Hackers linked to a North Korean cyber-espionage group — best known for the global ransomware attack dubbed WannaCry — are now actively targeting U.S. defense contractors as part of an apparent, ongoing intelligence gathering operation, according to new research published by U.S. cybersecurity firm Palo Alto Networks.
The findings come at time of heightened tension between the U.S. and North Korea while the leaders of each nation have exchanged threats of nuclear warfare.
North Korea is a known and well-established adversary of the U.S. in cyberspace. The group responsible for both WannaCry and this newly uncovered intelligence operation is codenamed Lazarus Group by the security research community.
Analysts with Palo Alto Networks’ Unit 42 found that Lazarus Group recently sent a barrage of spearphishing emails with booby-trapped Microsoft Word attachments to several individuals involved with different U.S. defense contractors. The hackers did very little to obfuscate their identity; they relied on tools, techniques, and procedures from past, which have already been attributed to North Korean hacking operations.

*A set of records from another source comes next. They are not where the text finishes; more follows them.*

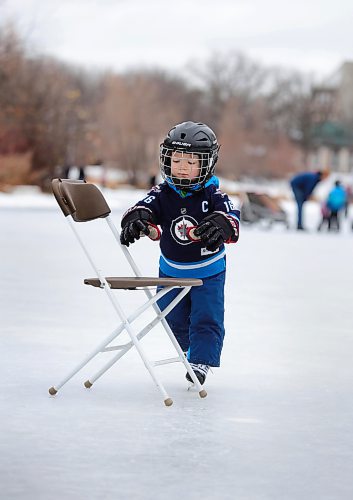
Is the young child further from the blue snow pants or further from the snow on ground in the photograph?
the snow on ground

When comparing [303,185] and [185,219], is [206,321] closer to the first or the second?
[185,219]

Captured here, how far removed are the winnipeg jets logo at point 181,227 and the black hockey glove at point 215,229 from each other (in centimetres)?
19

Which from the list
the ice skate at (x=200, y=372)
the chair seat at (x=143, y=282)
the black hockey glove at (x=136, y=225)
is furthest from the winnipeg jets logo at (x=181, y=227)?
the ice skate at (x=200, y=372)

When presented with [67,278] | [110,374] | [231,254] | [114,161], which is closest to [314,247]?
[231,254]

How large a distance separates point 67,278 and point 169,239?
6.35 meters

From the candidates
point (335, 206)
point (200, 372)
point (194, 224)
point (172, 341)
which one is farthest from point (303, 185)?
point (172, 341)

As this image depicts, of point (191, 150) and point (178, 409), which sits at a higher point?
point (191, 150)

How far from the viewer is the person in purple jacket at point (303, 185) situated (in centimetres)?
2545

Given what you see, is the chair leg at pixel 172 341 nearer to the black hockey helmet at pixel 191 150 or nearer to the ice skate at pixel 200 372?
the ice skate at pixel 200 372

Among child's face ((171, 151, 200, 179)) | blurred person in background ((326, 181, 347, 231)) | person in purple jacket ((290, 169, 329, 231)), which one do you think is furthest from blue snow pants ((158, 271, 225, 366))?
blurred person in background ((326, 181, 347, 231))

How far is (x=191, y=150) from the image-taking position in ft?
17.3

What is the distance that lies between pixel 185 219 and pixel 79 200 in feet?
1.62

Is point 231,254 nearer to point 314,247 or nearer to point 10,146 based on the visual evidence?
point 314,247

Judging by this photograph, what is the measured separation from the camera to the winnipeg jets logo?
210 inches
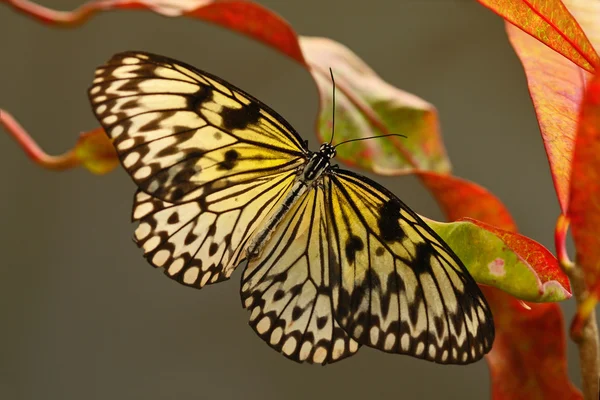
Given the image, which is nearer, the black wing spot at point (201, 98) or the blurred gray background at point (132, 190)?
the black wing spot at point (201, 98)

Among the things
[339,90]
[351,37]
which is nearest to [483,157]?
[351,37]

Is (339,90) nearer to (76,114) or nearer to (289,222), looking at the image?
(289,222)

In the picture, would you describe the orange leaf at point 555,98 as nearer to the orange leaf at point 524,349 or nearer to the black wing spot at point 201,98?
the orange leaf at point 524,349

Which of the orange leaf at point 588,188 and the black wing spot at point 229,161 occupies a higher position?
the orange leaf at point 588,188

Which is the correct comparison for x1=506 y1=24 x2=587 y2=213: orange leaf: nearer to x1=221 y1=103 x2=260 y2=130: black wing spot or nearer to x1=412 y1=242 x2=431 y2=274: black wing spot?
x1=412 y1=242 x2=431 y2=274: black wing spot

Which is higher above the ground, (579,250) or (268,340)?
(579,250)

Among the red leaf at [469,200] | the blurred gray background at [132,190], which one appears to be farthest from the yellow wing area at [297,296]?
the blurred gray background at [132,190]

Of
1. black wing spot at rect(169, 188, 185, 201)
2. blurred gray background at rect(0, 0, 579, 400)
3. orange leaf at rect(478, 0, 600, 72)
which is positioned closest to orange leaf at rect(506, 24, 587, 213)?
orange leaf at rect(478, 0, 600, 72)
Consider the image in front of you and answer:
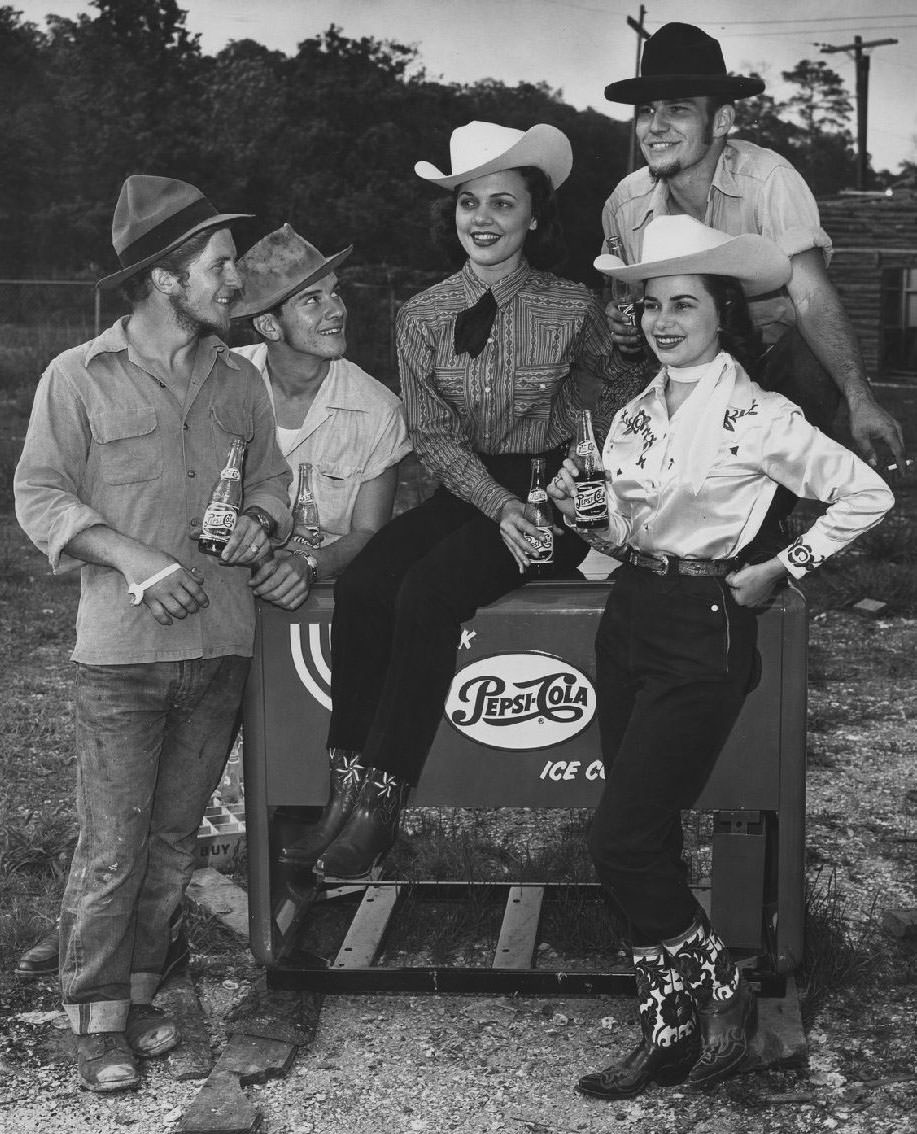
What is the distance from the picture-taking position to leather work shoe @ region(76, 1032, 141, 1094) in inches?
142

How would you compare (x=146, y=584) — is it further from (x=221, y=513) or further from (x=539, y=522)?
(x=539, y=522)

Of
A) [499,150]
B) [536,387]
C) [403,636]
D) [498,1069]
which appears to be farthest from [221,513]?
[498,1069]

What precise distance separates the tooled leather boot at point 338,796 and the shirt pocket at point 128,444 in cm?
86

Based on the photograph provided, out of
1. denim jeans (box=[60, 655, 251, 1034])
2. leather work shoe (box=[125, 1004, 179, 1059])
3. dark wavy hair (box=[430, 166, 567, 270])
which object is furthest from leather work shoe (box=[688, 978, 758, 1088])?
dark wavy hair (box=[430, 166, 567, 270])

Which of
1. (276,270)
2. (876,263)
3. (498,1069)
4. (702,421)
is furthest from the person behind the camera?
(876,263)

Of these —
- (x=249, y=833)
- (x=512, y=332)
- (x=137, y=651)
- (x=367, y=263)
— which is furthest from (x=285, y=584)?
(x=367, y=263)

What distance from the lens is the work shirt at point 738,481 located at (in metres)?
3.35

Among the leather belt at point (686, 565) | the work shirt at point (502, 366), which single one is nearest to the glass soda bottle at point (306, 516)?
the work shirt at point (502, 366)

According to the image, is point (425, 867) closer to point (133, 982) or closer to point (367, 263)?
point (133, 982)

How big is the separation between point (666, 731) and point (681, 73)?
6.25 feet

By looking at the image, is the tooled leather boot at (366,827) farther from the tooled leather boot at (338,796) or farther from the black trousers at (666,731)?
the black trousers at (666,731)

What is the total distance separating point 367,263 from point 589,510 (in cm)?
2944

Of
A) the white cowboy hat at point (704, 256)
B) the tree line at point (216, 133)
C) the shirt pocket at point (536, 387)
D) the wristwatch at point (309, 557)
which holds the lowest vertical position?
the wristwatch at point (309, 557)

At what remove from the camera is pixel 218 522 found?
3545mm
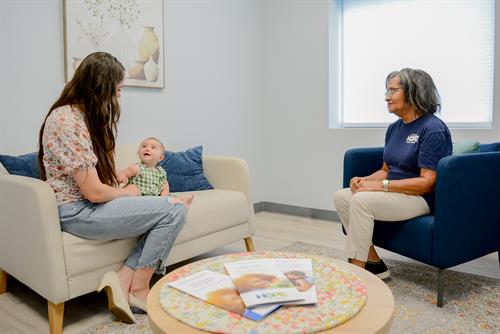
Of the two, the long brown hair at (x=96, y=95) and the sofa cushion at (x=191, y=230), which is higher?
the long brown hair at (x=96, y=95)

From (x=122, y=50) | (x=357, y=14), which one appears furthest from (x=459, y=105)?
(x=122, y=50)

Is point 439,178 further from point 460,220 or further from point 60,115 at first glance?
point 60,115

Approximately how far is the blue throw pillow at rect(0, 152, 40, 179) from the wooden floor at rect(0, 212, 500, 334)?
0.62 meters

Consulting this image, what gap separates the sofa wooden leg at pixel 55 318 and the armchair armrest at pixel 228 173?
129 centimetres

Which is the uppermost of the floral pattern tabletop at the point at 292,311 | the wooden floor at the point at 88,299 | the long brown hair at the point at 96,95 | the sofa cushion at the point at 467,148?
the long brown hair at the point at 96,95

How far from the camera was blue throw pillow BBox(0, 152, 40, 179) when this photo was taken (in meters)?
2.09

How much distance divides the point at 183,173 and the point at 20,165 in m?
0.98

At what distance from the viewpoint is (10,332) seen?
1.82 metres

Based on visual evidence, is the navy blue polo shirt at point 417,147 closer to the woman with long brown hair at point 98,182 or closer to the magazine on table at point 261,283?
the magazine on table at point 261,283

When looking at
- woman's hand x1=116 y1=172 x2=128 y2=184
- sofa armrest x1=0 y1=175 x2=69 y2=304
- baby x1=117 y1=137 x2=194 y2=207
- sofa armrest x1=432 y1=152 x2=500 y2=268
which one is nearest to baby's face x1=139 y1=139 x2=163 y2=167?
baby x1=117 y1=137 x2=194 y2=207

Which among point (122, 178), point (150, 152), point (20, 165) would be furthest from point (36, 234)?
point (150, 152)

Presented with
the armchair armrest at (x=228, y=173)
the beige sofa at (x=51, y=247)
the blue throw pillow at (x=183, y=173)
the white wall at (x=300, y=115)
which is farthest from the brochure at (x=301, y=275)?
the white wall at (x=300, y=115)

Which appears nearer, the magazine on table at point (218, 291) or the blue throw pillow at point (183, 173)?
the magazine on table at point (218, 291)

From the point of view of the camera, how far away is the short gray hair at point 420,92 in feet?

In this case, the attackers were hoping to force a malware download that would give them wide access to files and other information stored on a victim’s computer.
Interestingly, the payload intended for the U.S. defense contractors is almost identical to what Lazarus Group used around April to compromise South Korean organizations, based on previous research.
“We’ve identified weaponized Microsoft Office Document files which use the same malicious macros as attacks from earlier this year. Based on the contents of these latest decoy documents which are displayed to a victim after opening the weaponized document the attackers have switched targets from Korean language speakers to English language speakers,” wrote senior threat researcherMost notably, decoy document themes now include job role descriptions and internal policies from U.S. defense contractors.”
In order to send these targeted phishing emails, Lazarus Group relied on already compromised machines to host the weaponized documents. By using a proxy in this manner, attackers can sometimes confuse investigators that are looking for links between an infected computer and the machine its communicating with to download malicious programs.
In recent years, North Korean hackers are believed to have successfully broken into Sony Pictures, the Bangladesh Bank and a foreign policy advisory group to Hillary Clinton’s presidential campaign.
This is not the first time a foreign nation has employed hackers to spy on U.S. defense contractors.
In September 2014, a comprehensive report authored by the Senate Armed Services Committee blamed China for a series of data breaches affecting U.S. Transportation Command contractors. The culprits were able to gain wide access to computers used by these contractors, allowing them to potentially acquire sensitive documents, flight details, credentials and passwords for encrypted emails.
Senators described the findings as “evidence of China’s aggressive actions in cyberspace.”